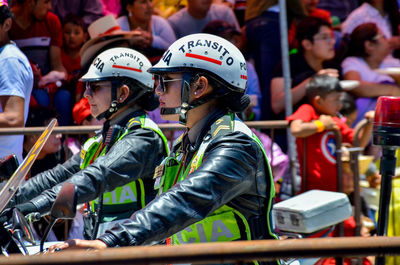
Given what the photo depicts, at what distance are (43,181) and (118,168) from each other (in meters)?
0.82

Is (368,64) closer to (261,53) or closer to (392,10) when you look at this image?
(392,10)

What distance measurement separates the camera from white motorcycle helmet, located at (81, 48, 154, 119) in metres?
4.49

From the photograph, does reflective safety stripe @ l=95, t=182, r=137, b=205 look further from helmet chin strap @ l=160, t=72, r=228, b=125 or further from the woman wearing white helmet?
helmet chin strap @ l=160, t=72, r=228, b=125

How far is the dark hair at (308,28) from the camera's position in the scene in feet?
24.6

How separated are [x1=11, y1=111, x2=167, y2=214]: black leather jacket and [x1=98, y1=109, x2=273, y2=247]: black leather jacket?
996 mm

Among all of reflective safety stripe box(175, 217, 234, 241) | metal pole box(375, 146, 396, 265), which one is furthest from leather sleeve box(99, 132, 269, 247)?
metal pole box(375, 146, 396, 265)

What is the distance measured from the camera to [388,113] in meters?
3.49

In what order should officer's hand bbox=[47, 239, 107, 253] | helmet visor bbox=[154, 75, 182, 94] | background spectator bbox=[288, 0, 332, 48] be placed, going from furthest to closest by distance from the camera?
1. background spectator bbox=[288, 0, 332, 48]
2. helmet visor bbox=[154, 75, 182, 94]
3. officer's hand bbox=[47, 239, 107, 253]

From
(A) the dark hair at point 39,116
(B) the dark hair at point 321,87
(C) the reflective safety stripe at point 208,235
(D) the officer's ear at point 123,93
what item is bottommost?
(C) the reflective safety stripe at point 208,235

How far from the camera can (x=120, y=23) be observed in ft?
23.5

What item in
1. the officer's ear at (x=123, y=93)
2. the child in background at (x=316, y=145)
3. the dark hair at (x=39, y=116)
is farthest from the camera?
the dark hair at (x=39, y=116)

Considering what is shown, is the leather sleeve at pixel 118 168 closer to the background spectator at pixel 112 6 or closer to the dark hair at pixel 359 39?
the background spectator at pixel 112 6

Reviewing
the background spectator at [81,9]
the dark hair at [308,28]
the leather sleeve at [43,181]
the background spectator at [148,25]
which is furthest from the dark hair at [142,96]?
the dark hair at [308,28]

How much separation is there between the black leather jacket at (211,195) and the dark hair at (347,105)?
426 centimetres
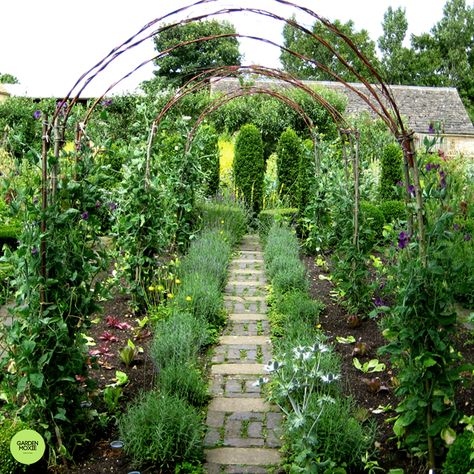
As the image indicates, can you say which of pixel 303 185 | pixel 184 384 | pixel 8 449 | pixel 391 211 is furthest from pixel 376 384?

- [Goal of the exercise]:
Copy all of the data above word for word, but leave out the pictures.

- [Answer for the task]:
Given what the photo depicts, at what distance are (43,181) and (118,168) from each other (in meters)?
0.82

Is (368,64) closer to (261,53) or closer to (392,10) when you look at this image?
(392,10)

What distance measurement separates the camera from white motorcycle helmet, located at (81, 48, 154, 119) in metres?
4.49

From the photograph, does reflective safety stripe @ l=95, t=182, r=137, b=205 look further from helmet chin strap @ l=160, t=72, r=228, b=125 or further from the woman wearing white helmet?
helmet chin strap @ l=160, t=72, r=228, b=125

How far is the dark hair at (308,28) from the camera's position in the scene in feet?
24.6

How separated are [x1=11, y1=111, x2=167, y2=214]: black leather jacket and [x1=98, y1=109, x2=273, y2=247]: black leather jacket?
996 mm

Among all of reflective safety stripe box(175, 217, 234, 241) | metal pole box(375, 146, 396, 265), which one is furthest from leather sleeve box(99, 132, 269, 247)?
metal pole box(375, 146, 396, 265)

What is the distance measured from the camera to [388,113] in meters?
3.49

In what order should officer's hand bbox=[47, 239, 107, 253] | helmet visor bbox=[154, 75, 182, 94] | background spectator bbox=[288, 0, 332, 48] be placed, going from furthest to closest by distance from the camera?
1. background spectator bbox=[288, 0, 332, 48]
2. helmet visor bbox=[154, 75, 182, 94]
3. officer's hand bbox=[47, 239, 107, 253]

From
(A) the dark hair at point 39,116
(B) the dark hair at point 321,87
(C) the reflective safety stripe at point 208,235
(D) the officer's ear at point 123,93
what item is bottommost?
(C) the reflective safety stripe at point 208,235

How far from the camera can (x=120, y=23) be observed in ft?
23.5

What item in
1. the officer's ear at (x=123, y=93)
2. the child in background at (x=316, y=145)
3. the dark hair at (x=39, y=116)
is farthest from the camera?
the dark hair at (x=39, y=116)

Considering what is shown, is the leather sleeve at pixel 118 168 closer to the background spectator at pixel 112 6 or closer to the dark hair at pixel 359 39?
the background spectator at pixel 112 6

Reviewing
the background spectator at [81,9]
the dark hair at [308,28]
the leather sleeve at [43,181]
the background spectator at [148,25]
which is furthest from the dark hair at [142,96]?
the dark hair at [308,28]

How much separation is there between the black leather jacket at (211,195) and the dark hair at (347,105)?
426 centimetres
As the image indicates, can you say which of pixel 303 185 | pixel 184 384 | pixel 8 449 | pixel 391 211 is furthest from pixel 376 384?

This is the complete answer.